The answer is to be the full listing, unchanged in every line.
___ DATA FOR THIS EXERCISE
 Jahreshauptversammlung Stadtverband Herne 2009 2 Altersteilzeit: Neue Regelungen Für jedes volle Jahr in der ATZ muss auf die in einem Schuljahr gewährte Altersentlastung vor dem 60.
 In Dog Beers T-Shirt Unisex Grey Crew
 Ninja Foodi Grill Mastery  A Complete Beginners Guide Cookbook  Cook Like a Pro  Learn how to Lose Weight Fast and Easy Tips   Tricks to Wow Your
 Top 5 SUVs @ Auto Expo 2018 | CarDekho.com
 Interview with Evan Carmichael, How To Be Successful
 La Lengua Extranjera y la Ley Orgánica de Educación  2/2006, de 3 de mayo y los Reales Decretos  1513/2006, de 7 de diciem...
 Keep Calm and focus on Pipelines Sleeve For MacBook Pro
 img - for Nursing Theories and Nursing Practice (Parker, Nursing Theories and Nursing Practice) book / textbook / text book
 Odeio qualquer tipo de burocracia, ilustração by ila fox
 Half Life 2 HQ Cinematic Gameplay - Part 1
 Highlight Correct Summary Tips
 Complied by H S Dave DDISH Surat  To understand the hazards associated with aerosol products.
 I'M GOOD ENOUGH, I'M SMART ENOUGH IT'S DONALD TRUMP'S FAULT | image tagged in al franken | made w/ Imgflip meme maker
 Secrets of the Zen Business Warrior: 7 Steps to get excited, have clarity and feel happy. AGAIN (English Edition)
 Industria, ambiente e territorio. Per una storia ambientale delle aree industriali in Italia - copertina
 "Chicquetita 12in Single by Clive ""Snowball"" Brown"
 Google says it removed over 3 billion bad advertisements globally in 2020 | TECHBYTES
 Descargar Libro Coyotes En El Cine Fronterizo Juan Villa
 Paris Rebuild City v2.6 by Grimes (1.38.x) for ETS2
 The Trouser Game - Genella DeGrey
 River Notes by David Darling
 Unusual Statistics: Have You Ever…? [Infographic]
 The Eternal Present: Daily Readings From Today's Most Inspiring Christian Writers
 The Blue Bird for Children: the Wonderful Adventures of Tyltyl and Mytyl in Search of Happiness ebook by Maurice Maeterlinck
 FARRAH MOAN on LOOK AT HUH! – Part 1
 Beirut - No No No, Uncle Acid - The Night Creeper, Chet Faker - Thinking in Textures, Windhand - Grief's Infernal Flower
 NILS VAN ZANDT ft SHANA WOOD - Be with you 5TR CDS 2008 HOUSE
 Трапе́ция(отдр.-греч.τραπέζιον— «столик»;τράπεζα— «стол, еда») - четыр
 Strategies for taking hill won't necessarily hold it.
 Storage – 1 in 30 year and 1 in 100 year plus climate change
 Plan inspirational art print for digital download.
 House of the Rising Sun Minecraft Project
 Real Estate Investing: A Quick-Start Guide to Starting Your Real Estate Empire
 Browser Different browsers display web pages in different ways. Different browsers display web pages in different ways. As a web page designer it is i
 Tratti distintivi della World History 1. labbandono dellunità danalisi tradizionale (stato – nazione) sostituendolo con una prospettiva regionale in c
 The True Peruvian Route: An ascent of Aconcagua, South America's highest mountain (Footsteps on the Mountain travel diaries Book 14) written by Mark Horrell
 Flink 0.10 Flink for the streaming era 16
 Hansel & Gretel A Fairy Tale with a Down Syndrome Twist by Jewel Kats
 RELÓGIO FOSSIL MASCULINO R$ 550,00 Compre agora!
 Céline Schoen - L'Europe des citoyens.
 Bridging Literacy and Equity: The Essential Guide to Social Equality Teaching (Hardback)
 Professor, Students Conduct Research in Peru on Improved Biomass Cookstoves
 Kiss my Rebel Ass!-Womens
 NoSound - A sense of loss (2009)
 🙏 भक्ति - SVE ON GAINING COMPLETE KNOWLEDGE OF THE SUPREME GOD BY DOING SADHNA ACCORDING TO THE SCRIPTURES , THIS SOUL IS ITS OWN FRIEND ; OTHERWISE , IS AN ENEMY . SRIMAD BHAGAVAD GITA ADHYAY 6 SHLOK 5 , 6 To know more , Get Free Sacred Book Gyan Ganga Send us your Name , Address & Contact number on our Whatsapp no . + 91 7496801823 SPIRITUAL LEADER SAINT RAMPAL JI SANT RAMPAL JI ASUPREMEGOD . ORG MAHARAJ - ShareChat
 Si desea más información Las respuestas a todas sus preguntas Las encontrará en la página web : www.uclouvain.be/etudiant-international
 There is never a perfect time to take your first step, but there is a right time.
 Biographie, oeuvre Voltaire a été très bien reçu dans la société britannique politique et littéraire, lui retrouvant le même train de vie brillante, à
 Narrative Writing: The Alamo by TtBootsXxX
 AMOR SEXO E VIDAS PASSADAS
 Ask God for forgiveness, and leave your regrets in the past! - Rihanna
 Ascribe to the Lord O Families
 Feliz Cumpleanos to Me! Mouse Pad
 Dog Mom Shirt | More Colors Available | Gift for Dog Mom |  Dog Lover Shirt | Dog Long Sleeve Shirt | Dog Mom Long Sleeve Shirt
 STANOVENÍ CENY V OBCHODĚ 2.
______
### THE ANSWER
 Jahreshauptversammlung Stadtverband Herne 2009 2 Altersteilzeit: Neue Regelungen Für jedes volle Jahr in der ATZ muss auf die in einem Schuljahr gewährte Altersentlastung vor dem 60.
 In Dog Beers T-Shirt Unisex Grey Crew
 Ninja Foodi Grill Mastery  A Complete Beginners Guide Cookbook  Cook Like a Pro  Learn how to Lose Weight Fast and Easy Tips   Tricks to Wow Your
 Top 5 SUVs @ Auto Expo 2018 | CarDekho.com
 Interview with Evan Carmichael, How To Be Successful
 La Lengua Extranjera y la Ley Orgánica de Educación  2/2006, de 3 de mayo y los Reales Decretos  1513/2006, de 7 de diciem...
 Keep Calm and focus on Pipelines Sleeve For MacBook Pro
 img - for Nursing Theories and Nursing Practice (Parker, Nursing Theories and Nursing Practice) book / textbook / text book
 Odeio qualquer tipo de burocracia, ilustração by ila fox
 Half Life 2 HQ Cinematic Gameplay - Part 1
 Highlight Correct Summary Tips
 Complied by H S Dave DDISH Surat  To understand the hazards associated with aerosol products.
 I'M GOOD ENOUGH, I'M SMART ENOUGH IT'S DONALD TRUMP'S FAULT | image tagged in al franken | made w/ Imgflip meme maker
 Secrets of the Zen Business Warrior: 7 Steps to get excited, have clarity and feel happy. AGAIN (English Edition)
 Industria, ambiente e territorio. Per una storia ambientale delle aree industriali in Italia - copertina
 "Chicquetita 12in Single by Clive ""Snowball"" Brown"
 Google says it removed over 3 billion bad advertisements globally in 2020 | TECHBYTES
 Descargar Libro Coyotes En El Cine Fronterizo Juan Villa
 Paris Rebuild City v2.6 by Grimes (1.38.x) for ETS2
 The Trouser Game - Genella DeGrey
 River Notes by David Darling
 Unusual Statistics: Have You Ever…? [Infographic]
 The Eternal Present: Daily Readings From Today's Most Inspiring Christian Writers
 The Blue Bird for Children: the Wonderful Adventures of Tyltyl and Mytyl in Search of Happiness ebook by Maurice Maeterlinck
 FARRAH MOAN on LOOK AT HUH! – Part 1
 Beirut - No No No, Uncle Acid - The Night Creeper, Chet Faker - Thinking in Textures, Windhand - Grief's Infernal Flower
 NILS VAN ZANDT ft SHANA WOOD - Be with you 5TR CDS 2008 HOUSE
 Трапе́ция(отдр.-греч.τραπέζιον— «столик»;τράπεζα— «стол, еда») - четыр
 Strategies for taking hill won't necessarily hold it.
 Storage – 1 in 30 year and 1 in 100 year plus climate change
 Plan inspirational art print for digital download.
 House of the Rising Sun Minecraft Project
 Real Estate Investing: A Quick-Start Guide to Starting Your Real Estate Empire
 Browser Different browsers display web pages in different ways. Different browsers display web pages in different ways. As a web page designer it is i
 Tratti distintivi della World History 1. labbandono dellunità danalisi tradizionale (stato – nazione) sostituendolo con una prospettiva regionale in c
 The True Peruvian Route: An ascent of Aconcagua, South America's highest mountain (Footsteps on the Mountain travel diaries Book 14) written by Mark Horrell
 Flink 0.10 Flink for the streaming era 16
 Hansel & Gretel A Fairy Tale with a Down Syndrome Twist by Jewel Kats
 RELÓGIO FOSSIL MASCULINO R$ 550,00 Compre agora!
 Céline Schoen - L'Europe des citoyens.
 Bridging Literacy and Equity: The Essential Guide to Social Equality Teaching (Hardback)
 Professor, Students Conduct Research in Peru on Improved Biomass Cookstoves
 Kiss my Rebel Ass!-Womens
 NoSound - A sense of loss (2009)
 🙏 भक्ति - SVE ON GAINING COMPLETE KNOWLEDGE OF THE SUPREME GOD BY DOING SADHNA ACCORDING TO THE SCRIPTURES , THIS SOUL IS ITS OWN FRIEND ; OTHERWISE , IS AN ENEMY . SRIMAD BHAGAVAD GITA ADHYAY 6 SHLOK 5 , 6 To know more , Get Free Sacred Book Gyan Ganga Send us your Name , Address & Contact number on our Whatsapp no . + 91 7496801823 SPIRITUAL LEADER SAINT RAMPAL JI SANT RAMPAL JI ASUPREMEGOD . ORG MAHARAJ - ShareChat
 Si desea más información Las respuestas a todas sus preguntas Las encontrará en la página web : www.uclouvain.be/etudiant-international
 There is never a perfect time to take your first step, but there is a right time.
 Biographie, oeuvre Voltaire a été très bien reçu dans la société britannique politique et littéraire, lui retrouvant le même train de vie brillante, à
 Narrative Writing: The Alamo by TtBootsXxX
 AMOR SEXO E VIDAS PASSADAS
 Ask God for forgiveness, and leave your regrets in the past! - Rihanna
 Ascribe to the Lord O Families
 Feliz Cumpleanos to Me! Mouse Pad
 Dog Mom Shirt | More Colors Available | Gift for Dog Mom |  Dog Lover Shirt | Dog Long Sleeve Shirt | Dog Mom Long Sleeve Shirt
 STANOVENÍ CENY V OBCHODĚ 2.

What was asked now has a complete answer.